----- DOCUMENT SECTION -----

Confess Away — Til You Get a Book Deal

Via a tipster, the Telegraph (UK) has something on The Compulsive Confessor, a Bombay-based blogger:

In breezy postings, the 25-year-old girl-about-town – India’s answer to Bridget Jones – told thousands of readers of her partying, smoking and binge drinking, along with candid musings about sexual techniques and escapades. Meenakshi Reddy Madhavan writes her Sex and the City-style blog under the pseudonym “EM”, aware that although her material would not seem outrageous to a British audience, in India sex remains a taboo and anti-obscenity laws are strict. (link)

This particular article tries to play up the salacious content of the blog, and seems hell-bent on finding “controversy,” though this angle falls a little flat at certain moments:

Madhavan, a Delhi-born writer for a news magazine, Outlook, launched The Compulsive Confessor during a dull day at the office in 2004.

While her critics grow daily more scandalised, her thousands of fans believe she is changing the face of modern Indian womanhood. Her blog is among the most popular in India, receiving 400-500 hits a day, although only two per cent of India’s 1.1 billion population have internet access. (link)

(I would make a comment about how “400-500 hits a day” is actually not a lot of hits, but I’m sure that number has spiked since this profile appeared.)

The most interesting part of the article, of course, is in the concluding paragraphs, where it’s revealed that The Compulsive Confessor now has a book deal with Penguin India:

Unsurprisingly perhaps, the publisher Penguin India has commissioned Madhavan to write a semi-autobiographical novel, hoping she will rival the success of Candace Bushnell, the American author of Sex and the City, in giving voice to a new generation.

Meanwhile, Madhavan is apprehensive that news of her real identity will spread even further when the book is published, making it harder to be frank in her internet journal. “It will be harder to write when you’re no longer anonymous,” she said. (link)

Hm, she’s worried about news of her identity spreading after her book’s published? What about when she’s profiled by a major British newspaper, where the reporter uses her real name?

-----

JOB 1 |
Return the stretch of the blog post running from "This particular article" up to and including "internet access. (link)", copied character for character.

----- RECORDS SUPPLIED -----

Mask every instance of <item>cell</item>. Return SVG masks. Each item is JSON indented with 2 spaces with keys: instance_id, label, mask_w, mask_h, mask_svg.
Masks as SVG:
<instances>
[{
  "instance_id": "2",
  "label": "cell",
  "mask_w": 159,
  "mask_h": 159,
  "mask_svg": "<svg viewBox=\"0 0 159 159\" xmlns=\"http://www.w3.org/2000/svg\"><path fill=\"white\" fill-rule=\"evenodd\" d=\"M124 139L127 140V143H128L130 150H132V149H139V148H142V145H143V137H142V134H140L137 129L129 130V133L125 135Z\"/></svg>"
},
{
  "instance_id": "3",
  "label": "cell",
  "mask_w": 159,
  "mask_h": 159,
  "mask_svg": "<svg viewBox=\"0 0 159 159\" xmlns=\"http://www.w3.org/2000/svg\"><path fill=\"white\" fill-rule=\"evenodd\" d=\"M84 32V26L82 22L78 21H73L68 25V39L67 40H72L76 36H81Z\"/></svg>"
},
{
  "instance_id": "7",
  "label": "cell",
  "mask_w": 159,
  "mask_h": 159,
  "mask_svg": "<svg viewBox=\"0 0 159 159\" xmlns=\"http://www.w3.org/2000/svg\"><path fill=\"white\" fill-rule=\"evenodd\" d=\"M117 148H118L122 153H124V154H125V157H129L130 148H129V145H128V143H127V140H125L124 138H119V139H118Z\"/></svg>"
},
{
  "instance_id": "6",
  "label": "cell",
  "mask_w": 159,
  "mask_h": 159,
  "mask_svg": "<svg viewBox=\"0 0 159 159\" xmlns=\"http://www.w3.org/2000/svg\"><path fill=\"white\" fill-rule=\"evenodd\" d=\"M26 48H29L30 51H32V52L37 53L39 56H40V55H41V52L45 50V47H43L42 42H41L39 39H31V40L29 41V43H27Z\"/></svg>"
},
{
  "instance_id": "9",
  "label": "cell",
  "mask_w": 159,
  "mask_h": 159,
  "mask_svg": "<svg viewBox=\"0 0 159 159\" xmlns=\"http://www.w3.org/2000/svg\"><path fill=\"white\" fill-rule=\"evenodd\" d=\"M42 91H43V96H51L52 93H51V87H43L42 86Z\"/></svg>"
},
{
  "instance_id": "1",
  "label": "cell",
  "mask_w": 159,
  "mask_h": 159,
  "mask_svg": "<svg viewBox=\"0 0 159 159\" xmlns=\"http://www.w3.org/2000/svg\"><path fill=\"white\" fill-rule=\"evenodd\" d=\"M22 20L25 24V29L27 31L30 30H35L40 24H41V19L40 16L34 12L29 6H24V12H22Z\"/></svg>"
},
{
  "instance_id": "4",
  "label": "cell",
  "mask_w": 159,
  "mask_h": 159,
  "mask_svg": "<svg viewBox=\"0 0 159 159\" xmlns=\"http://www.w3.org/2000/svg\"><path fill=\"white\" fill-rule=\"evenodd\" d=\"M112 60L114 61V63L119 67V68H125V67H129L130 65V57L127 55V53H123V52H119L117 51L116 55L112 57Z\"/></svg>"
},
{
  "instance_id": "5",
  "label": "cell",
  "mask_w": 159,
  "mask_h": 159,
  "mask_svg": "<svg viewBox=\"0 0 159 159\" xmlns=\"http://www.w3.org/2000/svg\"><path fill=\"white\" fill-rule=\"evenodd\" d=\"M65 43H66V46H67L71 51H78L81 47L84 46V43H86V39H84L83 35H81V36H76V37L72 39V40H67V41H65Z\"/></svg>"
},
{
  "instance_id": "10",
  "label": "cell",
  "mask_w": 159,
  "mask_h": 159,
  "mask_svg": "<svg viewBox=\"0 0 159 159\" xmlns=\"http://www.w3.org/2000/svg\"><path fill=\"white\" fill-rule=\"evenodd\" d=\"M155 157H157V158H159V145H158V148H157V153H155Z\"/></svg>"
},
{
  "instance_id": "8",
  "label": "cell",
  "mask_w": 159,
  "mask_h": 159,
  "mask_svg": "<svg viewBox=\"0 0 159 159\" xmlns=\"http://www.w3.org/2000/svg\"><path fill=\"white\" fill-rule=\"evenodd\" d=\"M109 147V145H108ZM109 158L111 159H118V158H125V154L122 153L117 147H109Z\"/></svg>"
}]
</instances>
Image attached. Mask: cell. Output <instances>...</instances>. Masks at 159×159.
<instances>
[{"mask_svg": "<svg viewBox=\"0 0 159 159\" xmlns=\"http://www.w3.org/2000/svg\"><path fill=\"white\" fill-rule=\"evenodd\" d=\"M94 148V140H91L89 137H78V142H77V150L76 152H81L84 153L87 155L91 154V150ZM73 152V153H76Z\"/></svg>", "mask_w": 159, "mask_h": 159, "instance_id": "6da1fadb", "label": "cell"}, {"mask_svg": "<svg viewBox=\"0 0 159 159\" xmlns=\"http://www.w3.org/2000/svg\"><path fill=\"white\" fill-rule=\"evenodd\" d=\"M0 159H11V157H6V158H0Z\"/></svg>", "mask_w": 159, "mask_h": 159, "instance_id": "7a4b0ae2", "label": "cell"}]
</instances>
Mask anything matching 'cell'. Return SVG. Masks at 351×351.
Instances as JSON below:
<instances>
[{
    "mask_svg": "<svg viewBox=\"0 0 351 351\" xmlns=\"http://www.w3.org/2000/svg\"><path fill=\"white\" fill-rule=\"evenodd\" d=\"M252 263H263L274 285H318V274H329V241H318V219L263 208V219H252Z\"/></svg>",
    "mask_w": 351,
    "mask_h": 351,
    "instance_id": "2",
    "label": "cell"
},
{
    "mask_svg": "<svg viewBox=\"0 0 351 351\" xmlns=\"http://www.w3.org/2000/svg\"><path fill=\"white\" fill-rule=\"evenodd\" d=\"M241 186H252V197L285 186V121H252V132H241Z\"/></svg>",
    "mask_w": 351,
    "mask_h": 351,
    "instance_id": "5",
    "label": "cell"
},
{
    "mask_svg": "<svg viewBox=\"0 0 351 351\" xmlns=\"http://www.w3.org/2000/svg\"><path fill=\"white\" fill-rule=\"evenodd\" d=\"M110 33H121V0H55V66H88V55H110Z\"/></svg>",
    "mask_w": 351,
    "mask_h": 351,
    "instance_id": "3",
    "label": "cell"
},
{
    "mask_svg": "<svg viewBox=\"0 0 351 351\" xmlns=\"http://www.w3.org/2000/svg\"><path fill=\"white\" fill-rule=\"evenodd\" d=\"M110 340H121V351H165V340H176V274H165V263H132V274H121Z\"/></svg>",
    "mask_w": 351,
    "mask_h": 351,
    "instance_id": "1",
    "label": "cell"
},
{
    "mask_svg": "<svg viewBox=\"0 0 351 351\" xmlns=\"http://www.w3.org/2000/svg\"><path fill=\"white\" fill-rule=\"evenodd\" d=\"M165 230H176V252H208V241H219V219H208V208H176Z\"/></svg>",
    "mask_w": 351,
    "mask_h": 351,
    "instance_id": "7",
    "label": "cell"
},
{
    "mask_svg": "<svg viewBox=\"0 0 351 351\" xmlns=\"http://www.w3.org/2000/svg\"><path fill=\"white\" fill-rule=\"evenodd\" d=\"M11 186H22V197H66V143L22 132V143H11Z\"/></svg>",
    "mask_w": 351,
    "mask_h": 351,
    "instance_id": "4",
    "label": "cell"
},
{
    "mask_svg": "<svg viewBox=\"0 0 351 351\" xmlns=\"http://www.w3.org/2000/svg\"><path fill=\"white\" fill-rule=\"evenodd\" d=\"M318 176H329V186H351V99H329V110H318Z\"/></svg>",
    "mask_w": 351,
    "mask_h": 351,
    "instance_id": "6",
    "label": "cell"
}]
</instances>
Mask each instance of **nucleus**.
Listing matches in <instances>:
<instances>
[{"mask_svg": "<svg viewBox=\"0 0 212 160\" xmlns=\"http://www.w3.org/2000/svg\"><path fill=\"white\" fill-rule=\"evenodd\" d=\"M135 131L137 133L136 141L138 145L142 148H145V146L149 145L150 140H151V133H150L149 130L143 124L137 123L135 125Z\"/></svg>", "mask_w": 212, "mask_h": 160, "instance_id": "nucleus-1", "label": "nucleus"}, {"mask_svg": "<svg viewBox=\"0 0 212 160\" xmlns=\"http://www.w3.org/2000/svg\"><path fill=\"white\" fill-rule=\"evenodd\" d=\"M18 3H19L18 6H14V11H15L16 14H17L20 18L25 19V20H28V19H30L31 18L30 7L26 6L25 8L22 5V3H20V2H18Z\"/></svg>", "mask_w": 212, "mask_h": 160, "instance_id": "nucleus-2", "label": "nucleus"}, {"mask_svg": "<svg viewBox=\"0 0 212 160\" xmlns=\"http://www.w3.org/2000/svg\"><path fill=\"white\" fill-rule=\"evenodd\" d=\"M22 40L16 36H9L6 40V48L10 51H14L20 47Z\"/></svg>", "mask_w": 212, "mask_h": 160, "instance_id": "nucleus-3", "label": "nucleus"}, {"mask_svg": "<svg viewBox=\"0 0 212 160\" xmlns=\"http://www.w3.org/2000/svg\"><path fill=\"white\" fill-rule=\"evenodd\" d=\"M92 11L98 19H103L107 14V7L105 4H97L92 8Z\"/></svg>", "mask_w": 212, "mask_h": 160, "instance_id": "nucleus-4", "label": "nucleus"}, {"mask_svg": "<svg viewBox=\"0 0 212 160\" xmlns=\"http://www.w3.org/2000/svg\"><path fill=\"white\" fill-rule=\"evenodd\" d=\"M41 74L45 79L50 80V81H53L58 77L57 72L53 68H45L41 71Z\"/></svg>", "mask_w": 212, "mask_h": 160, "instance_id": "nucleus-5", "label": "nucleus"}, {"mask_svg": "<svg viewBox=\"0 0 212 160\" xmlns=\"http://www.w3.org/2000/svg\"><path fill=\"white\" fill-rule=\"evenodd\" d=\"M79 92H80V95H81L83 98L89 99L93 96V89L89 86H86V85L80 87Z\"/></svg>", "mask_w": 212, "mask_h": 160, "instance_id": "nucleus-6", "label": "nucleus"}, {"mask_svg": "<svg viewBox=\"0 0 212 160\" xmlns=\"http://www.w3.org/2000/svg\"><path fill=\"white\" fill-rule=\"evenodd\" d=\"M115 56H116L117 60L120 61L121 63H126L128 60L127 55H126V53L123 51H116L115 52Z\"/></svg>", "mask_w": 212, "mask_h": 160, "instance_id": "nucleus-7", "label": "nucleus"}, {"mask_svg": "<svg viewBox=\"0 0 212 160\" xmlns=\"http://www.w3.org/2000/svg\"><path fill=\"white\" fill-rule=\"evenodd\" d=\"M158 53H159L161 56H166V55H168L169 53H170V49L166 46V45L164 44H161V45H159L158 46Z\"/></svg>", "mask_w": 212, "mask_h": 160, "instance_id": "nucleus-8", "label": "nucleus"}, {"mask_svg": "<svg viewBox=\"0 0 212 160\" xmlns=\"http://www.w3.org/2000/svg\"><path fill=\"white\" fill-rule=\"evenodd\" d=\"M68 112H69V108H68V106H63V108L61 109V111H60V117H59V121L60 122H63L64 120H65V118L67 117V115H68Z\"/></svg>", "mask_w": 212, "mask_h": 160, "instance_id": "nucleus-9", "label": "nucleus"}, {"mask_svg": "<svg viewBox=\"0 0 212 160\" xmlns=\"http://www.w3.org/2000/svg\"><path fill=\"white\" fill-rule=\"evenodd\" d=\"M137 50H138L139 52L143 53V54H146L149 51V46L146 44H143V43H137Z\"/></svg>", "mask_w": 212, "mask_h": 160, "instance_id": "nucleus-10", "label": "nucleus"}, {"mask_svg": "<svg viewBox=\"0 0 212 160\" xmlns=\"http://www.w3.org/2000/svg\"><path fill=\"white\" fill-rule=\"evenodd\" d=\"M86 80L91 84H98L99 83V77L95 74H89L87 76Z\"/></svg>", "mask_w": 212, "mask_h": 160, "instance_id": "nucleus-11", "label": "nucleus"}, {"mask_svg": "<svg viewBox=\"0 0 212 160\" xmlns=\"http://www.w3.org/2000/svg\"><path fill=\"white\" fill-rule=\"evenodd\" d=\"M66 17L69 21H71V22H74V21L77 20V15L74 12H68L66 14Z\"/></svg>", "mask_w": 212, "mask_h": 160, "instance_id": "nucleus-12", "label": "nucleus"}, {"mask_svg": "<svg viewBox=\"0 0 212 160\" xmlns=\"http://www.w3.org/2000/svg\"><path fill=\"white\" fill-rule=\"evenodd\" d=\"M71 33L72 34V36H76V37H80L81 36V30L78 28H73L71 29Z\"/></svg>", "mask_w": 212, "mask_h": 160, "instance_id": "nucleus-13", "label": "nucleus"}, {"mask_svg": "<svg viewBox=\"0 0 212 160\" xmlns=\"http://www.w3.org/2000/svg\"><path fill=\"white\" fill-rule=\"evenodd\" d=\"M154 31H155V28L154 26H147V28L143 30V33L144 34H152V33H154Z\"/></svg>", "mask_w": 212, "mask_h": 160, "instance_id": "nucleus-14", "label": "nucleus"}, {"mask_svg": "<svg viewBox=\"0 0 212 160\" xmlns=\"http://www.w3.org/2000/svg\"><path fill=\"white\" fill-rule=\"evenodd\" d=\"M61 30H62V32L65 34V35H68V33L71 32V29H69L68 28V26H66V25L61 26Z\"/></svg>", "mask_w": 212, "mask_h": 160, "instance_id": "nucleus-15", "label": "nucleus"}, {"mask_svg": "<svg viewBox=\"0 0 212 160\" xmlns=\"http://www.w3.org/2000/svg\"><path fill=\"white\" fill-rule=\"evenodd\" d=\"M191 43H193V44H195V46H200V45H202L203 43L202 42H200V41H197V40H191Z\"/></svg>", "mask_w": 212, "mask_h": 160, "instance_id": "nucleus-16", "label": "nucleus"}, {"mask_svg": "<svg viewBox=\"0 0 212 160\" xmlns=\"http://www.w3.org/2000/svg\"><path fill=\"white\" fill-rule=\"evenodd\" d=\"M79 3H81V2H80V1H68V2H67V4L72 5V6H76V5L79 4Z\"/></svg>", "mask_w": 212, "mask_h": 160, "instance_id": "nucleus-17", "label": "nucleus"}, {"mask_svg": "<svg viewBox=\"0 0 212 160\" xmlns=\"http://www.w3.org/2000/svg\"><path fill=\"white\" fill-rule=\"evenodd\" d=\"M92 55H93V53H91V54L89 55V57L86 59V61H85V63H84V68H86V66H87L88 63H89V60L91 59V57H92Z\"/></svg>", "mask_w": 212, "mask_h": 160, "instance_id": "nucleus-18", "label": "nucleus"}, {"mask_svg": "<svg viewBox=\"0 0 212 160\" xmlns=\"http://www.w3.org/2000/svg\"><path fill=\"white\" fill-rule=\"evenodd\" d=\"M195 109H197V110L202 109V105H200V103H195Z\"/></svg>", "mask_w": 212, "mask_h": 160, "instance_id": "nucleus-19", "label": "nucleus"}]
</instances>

-----

JOB 2 |
How many lines of the entries contain the string "JSON"? Matching is case-sensitive, and the reply should be the number alone.

CORRECT ANSWER 1 |
This particular article tries to play up the salacious content of the blog, and seems hell-bent on finding “controversy,” though this angle falls a little flat at certain moments:

Madhavan, a Delhi-born writer for a news magazine, Outlook, launched The Compulsive Confessor during a dull day at the office in 2004.

While her critics grow daily more scandalised, her thousands of fans believe she is changing the face of modern Indian womanhood. Her blog is among the most popular in India, receiving 400-500 hits a day, although only two per cent of India’s 1.1 billion population have internet access. (link)

CORRECT ANSWER 2 |
2